Mais une journée d'étude ? Il n'y a pas de secteur de recherche ni d'enseignement théorique « dur » rue Geoffroy L'asnier qui justifierait que l'on s'y livre à l'exercice hautement universitaire – et parfois assez fastidieux – de la journée d'étude et pourtant, il en est une, et pas des moindres, qui ouvre le Festival. Pour être juste, il y en a même deux, et la seconde, le dimanche 18 juin, se compose de quatre ateliers autour du travail de Jacqueline Robinson (1922-2000). Or la danseuse chorégraphe et pédagogue, fondatrice de l’atelier de la danse, pionnière de la danse moderne en France, autrice, figure incontournable, a marqué tellement de professionnels dont plusieurs, comme Christine Gérard, enseignent à Micadanses, qu'une journée d'étude se justifie facilement.

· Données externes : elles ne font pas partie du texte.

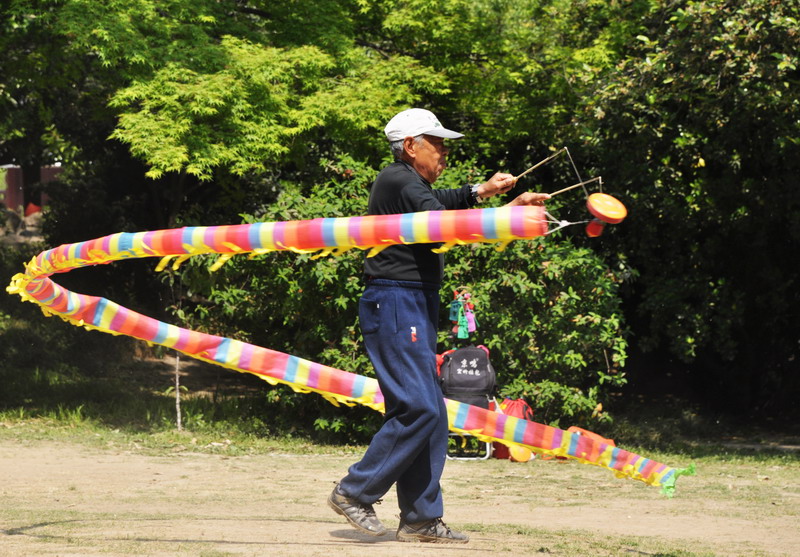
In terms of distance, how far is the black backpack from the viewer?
1029cm

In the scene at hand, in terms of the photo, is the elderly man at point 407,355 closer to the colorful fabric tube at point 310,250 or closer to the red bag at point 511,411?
the colorful fabric tube at point 310,250

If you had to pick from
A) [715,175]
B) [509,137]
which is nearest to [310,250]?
[509,137]

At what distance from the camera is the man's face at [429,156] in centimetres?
502

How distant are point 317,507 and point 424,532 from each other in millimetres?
2236

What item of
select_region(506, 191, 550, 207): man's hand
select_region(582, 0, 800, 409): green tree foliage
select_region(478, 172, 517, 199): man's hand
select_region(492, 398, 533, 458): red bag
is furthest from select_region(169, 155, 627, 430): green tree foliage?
select_region(506, 191, 550, 207): man's hand

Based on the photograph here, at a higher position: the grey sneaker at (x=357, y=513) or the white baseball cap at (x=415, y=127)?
the white baseball cap at (x=415, y=127)

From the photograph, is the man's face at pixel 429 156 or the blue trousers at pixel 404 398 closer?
the blue trousers at pixel 404 398

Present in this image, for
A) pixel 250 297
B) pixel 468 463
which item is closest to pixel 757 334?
pixel 468 463

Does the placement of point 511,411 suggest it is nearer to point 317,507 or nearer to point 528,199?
point 317,507

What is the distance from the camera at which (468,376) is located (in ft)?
34.0

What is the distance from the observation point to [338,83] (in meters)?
12.9

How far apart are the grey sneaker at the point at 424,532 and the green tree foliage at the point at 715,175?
7.18 metres

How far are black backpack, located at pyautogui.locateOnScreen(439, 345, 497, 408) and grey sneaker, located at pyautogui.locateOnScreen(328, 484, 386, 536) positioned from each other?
527cm

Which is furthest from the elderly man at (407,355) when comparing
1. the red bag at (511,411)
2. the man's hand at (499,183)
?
the red bag at (511,411)
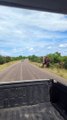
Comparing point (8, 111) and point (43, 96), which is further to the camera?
point (43, 96)

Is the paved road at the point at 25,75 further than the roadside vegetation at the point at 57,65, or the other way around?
the roadside vegetation at the point at 57,65

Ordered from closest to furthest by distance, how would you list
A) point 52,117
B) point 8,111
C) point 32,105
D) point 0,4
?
1. point 0,4
2. point 52,117
3. point 8,111
4. point 32,105

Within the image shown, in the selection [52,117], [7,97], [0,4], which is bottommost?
[52,117]

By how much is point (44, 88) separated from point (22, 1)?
2594 millimetres

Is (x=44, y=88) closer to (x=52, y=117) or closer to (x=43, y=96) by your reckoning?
(x=43, y=96)

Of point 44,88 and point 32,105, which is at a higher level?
point 44,88

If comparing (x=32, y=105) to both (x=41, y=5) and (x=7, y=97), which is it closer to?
(x=7, y=97)

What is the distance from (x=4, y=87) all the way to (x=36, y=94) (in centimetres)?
90

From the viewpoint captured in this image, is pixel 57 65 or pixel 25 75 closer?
pixel 25 75

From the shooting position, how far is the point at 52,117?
16.6 feet

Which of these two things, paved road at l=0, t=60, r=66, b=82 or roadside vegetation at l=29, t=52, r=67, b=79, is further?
roadside vegetation at l=29, t=52, r=67, b=79

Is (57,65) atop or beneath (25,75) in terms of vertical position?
atop

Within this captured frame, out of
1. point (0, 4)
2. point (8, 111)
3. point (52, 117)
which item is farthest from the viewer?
point (8, 111)

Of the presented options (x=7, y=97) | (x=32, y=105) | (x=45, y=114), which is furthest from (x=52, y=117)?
Answer: (x=7, y=97)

La première, en revanche, surprend un peu plus. Organisée par Ingrid Bizaguet toute la journée du vendredi 16 juin et clôturée par une conférence dansée, De la liberté d’être en mouvement à la puissance d’agir, interprétée par Ingrid Bizaguet elle-même et par la projection du documentaire Paroles de danseuses, mots de sages-femmes, la journée aura commencé par un colloque qui aura duré tout l'après-midi. Certes, Ingrid Bizaguet enseigne régulièrement à Micadanses mais le lieu n'a rien d'une maternité … Pourtant l'ambition de cette journée dépasse largement le cadre de la présentation d'une activité pédagogique ponctuelle et affiche une ambition certaine. « Nous n'avons certes pas de secteur recherche, mais nous accueillons des artistes ou des pédagogues dont la pratique s'appuie sur une dimension de recherche importante. Notre accompagnement spécifique peut alors intégrer cette dimension recherche » explique encore Christophe Martin. Il reprend « D'ailleurs cet aspect va s'accentuer dans le futur. L'année prochaine je pense qu'il y aura des propositions de ce type autour du travail de deux personnalités qui ont énormément réfléchi à leur pratique, Alexandre de la Caffinière et Hervé Diasnas. Pour 2024, il y aura aussi un temps fort sur le handicap, sans doute avec une dimension de réflexion comme cette année sur la grossesse. »
Et pour ceux qui seraient au courant de la réputation bacchique de Micadances, un bruit court qui dit que Fait Maison accueillerait en 2024 la fête des 20 ans de la maison… Certains prépareraient déjà les libations… A bon entendeur.